>> [CLOSED] Salt & Fat | Eat the World NYC

30 April 2011

[CLOSED] Salt & Fat

USA

[UPDATE: CLOSED]

I must come clean before I write this review... I was completely ready to dislike Salt & Fat. I do not write about places I don't like and I was just about sure I would have nothing to say about it. I was in the mood for something salty and fatty while sipping on a fourth or fifth Guinness across the street, but it was just a guilty pleasure kind of meal.


They had me at "...popped in bacon fat," which their complimentary small bag of popcorn (above) is. It did a nice job of loosening my defenses so that I could enjoy the rest of the meal as much as possible.

The place itself is a weird little pocket to pop up in Sunnyside, a facade and menu that might feel more comfortable in Williamsburg or Greenpoint. The interiors seem more formal than the people and food, which is 100% casual. It has weird classical accents but for the most part is awkwardly minimal. I might be intimidated if the prices were higher.

It is pretty new, and obviously getting its traction, but most of the food we had was very good.
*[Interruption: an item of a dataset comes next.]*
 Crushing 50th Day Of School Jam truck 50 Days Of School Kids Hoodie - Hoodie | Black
The Hampshire pulled pork sliders ($9, below) do not disappoint, with juicy meat, a nice toasted bun, and a cucumber that somehow imposes its will on each bite.
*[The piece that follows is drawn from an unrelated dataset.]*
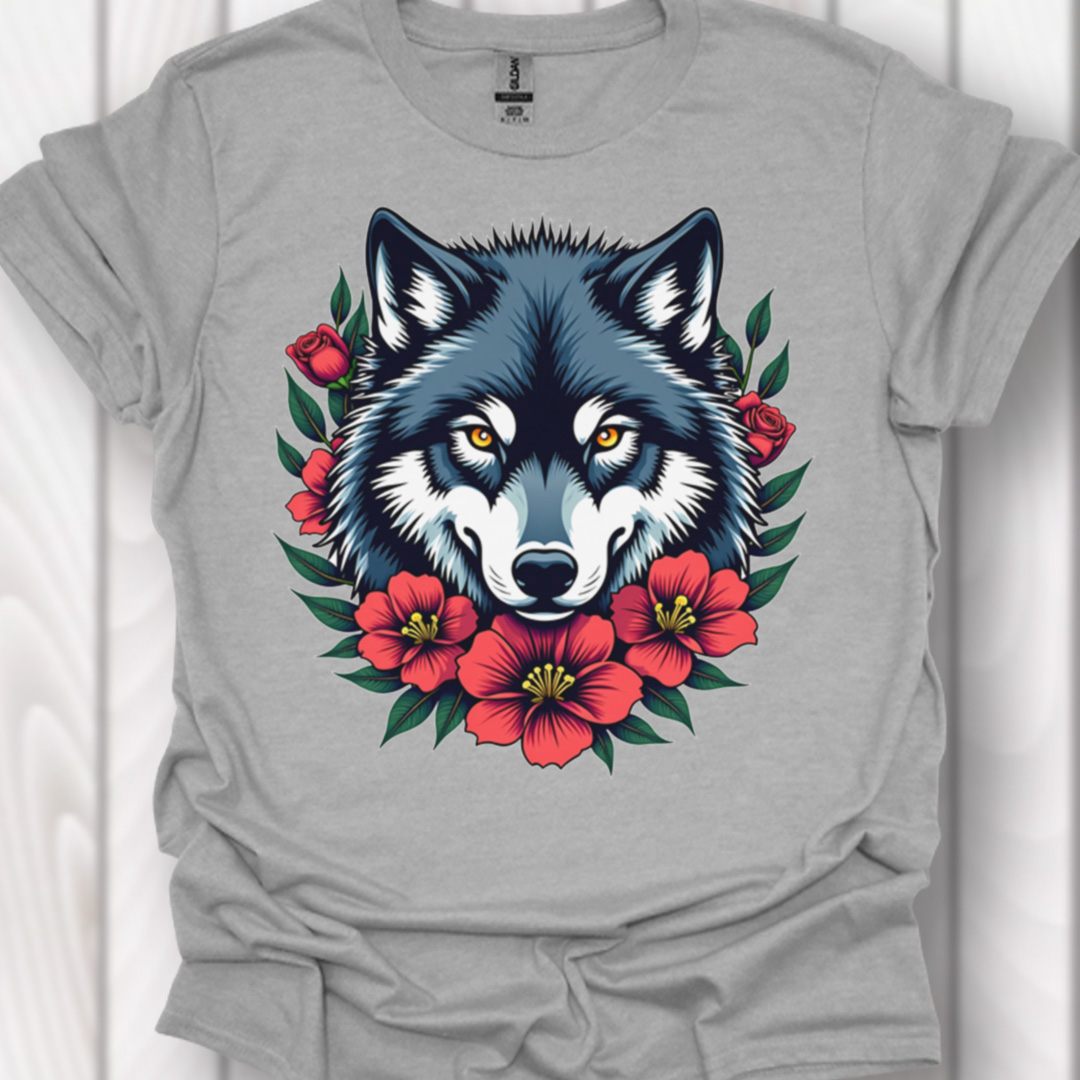 Wolf rode bloemen tijdloos T-shirt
Also served in a plate of three were the short rib buns ($8, below), which in my opinion were all about the apricot mustard. The meat and bread is good, but this apricot spread (not that mustard-y) was really perfect in there.
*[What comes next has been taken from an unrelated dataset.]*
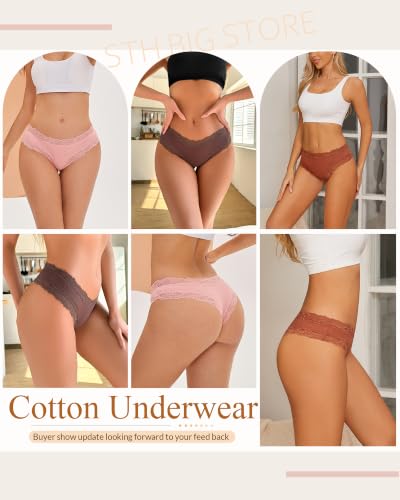 Image of Womens Cotton Underwear Sexy Lace Brazilian Panties Soft Bikini Ladies Pack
Lastly, we had the shining star of the meal, the fried chicken ($12, below), a healthy portion of pieces served with an herb ranch dipping sauce. Unfortunately the skin here has been removed, but the crispy exterior and marinade is so good it doesn't matter. It had a striking similarity to eating salt & pepper chips, if those tastes could be transfered to chicken. Even the thick white meat pieces stay very juicy, and there was not one bite that did not satisfy.


For dessert, we could not resist the lychee panna cotta and yuzu buttermilk sorbet ($6, below), which successfully caters to two desires of sweetness. I really loved the cold sorbet but also could not help going back to the creamy panna cotta. Interestingly, the two do not taste very good when eaten in the same bite, but no matter, they come plated as if to resist each other.


So Queens Boulevard now has a trendy go-to new American eatery to lean on. It's definitely better than it might sound on paper!